Step-by-Step Fix {#fix}
- Measure supply voltage at the drive input terminals — With appropriate PPE, measure L-L voltage at R, S, T. Compare to the drive’s rated input voltage range (e.g., 380–415 VAC for a 400 V model). Voltages more than 10% below nominal are the problem.
- Check for phase imbalance — Measure all three L-L voltages. Imbalance greater than 2–3% causes increased ripple and can trigger 3210 even when peak voltages are within range.
- Inspect input fuses and contactor — A partially blown fuse increases resistance on one phase, lowering effective bus voltage.
- Check supply cable sizing — For long runs, verify the cable cross-section against the ACS880 hardware manual’s voltage-drop guidelines.

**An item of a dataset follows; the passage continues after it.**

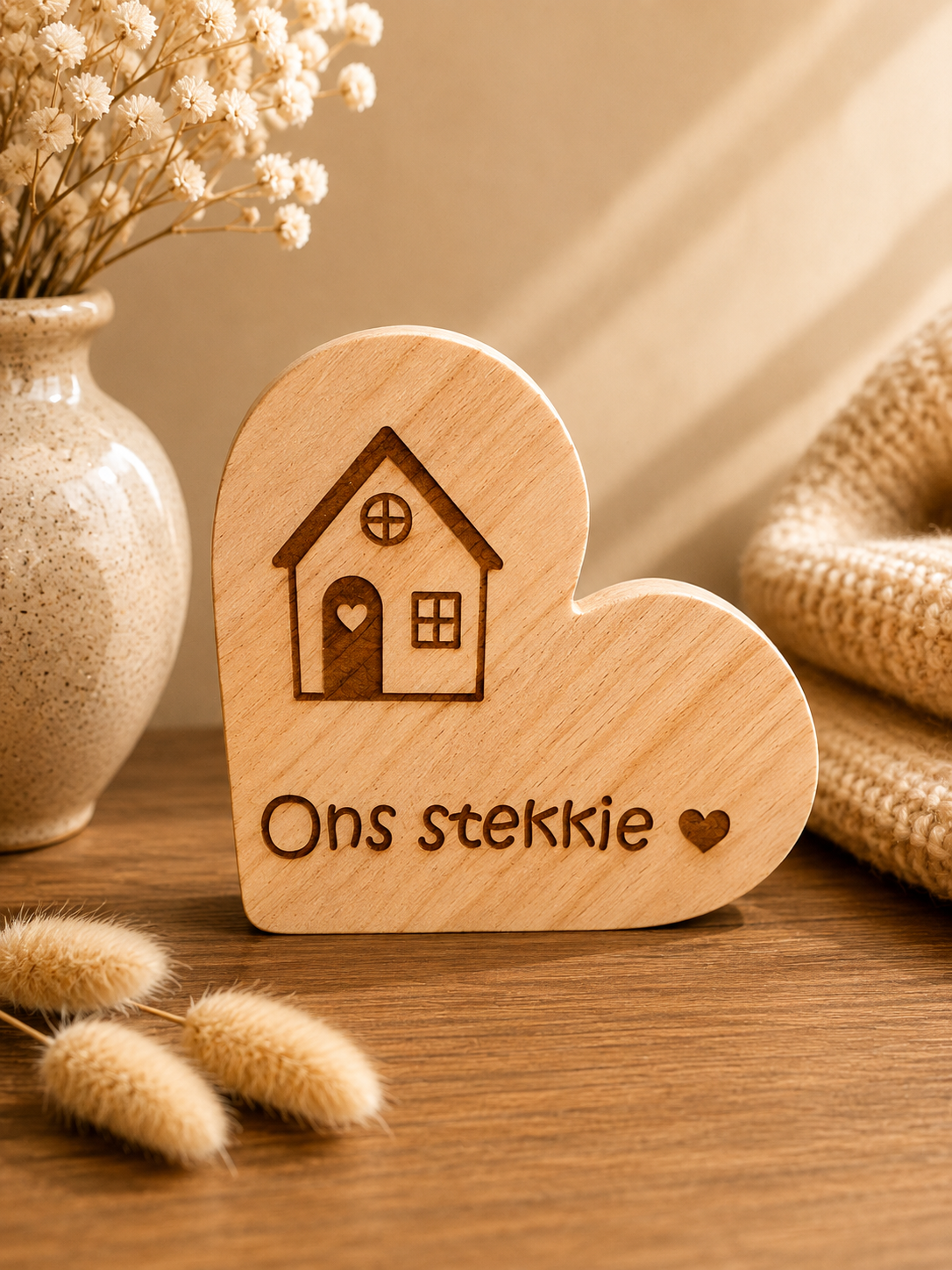 Houten hart met tekst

Undersized cables cause voltage sag under full load.
- Inspect the pre-charge circuit — If 3210 trips at every startup before the motor begins to run, the pre-charge resistor or relay may be faulty. Measure the DC bus voltage progression during startup (should ramp to nominal in 1–2 seconds).

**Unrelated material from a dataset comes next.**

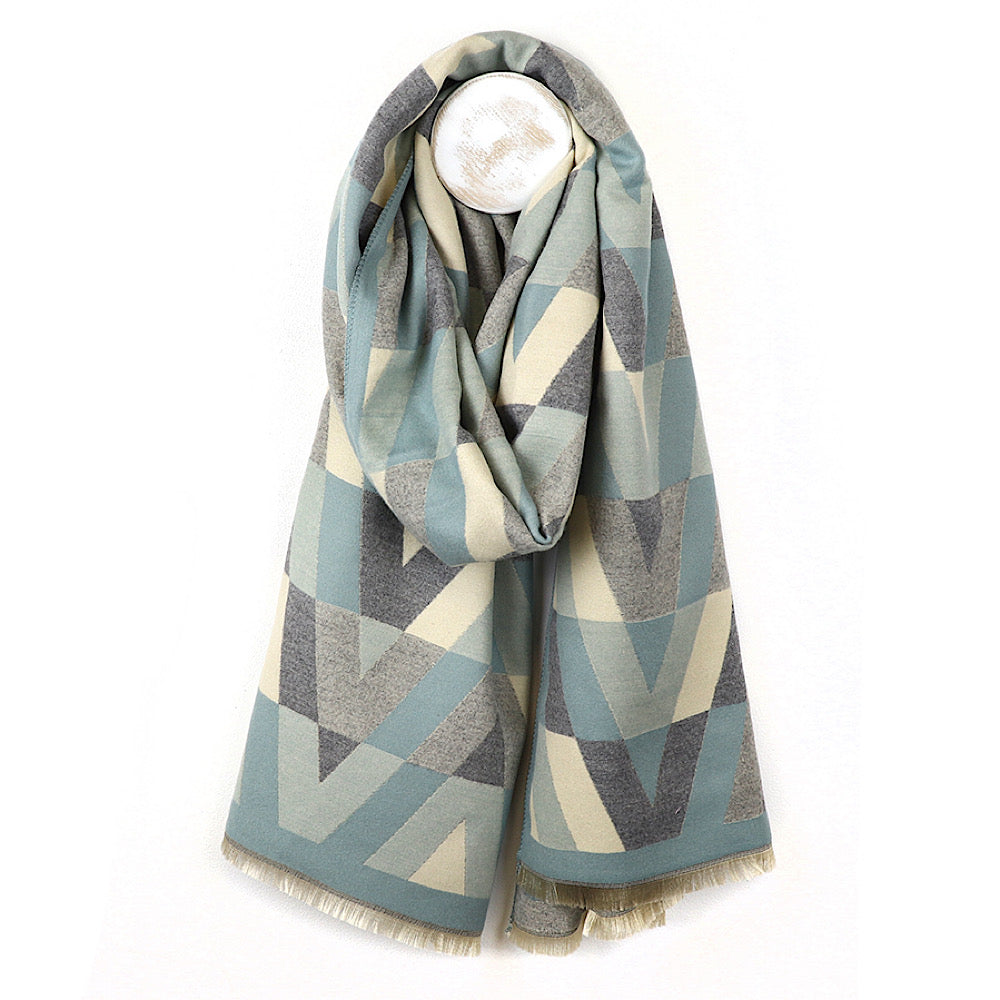 POM Grey & Duck Egg Chevron Jacquared Scarf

- Reset and test under load — After correcting supply voltage issues, reset the fault and ramp the drive to full speed while monitoring the DC bus voltage via parameter 1.7 (DC Voltage) on the ACS880 panel.
Parts Often Needed
| Part | Notes |
|---|---|
| Pre-charge resistor / relay | Amazon | ACS880 frame-size specific; replace as a kit |
| Input fuses (semiconductor) | Amazon | aR or gR type; match frame size current rating |
When to Call a Pro
DC bus measurements and pre-charge circuit diagnosis require a qualified electrical engineer familiar with ACS880 hardware. DC bus voltages can exceed 1000 VDC on high-voltage models and retain charge after power-down for several minutes.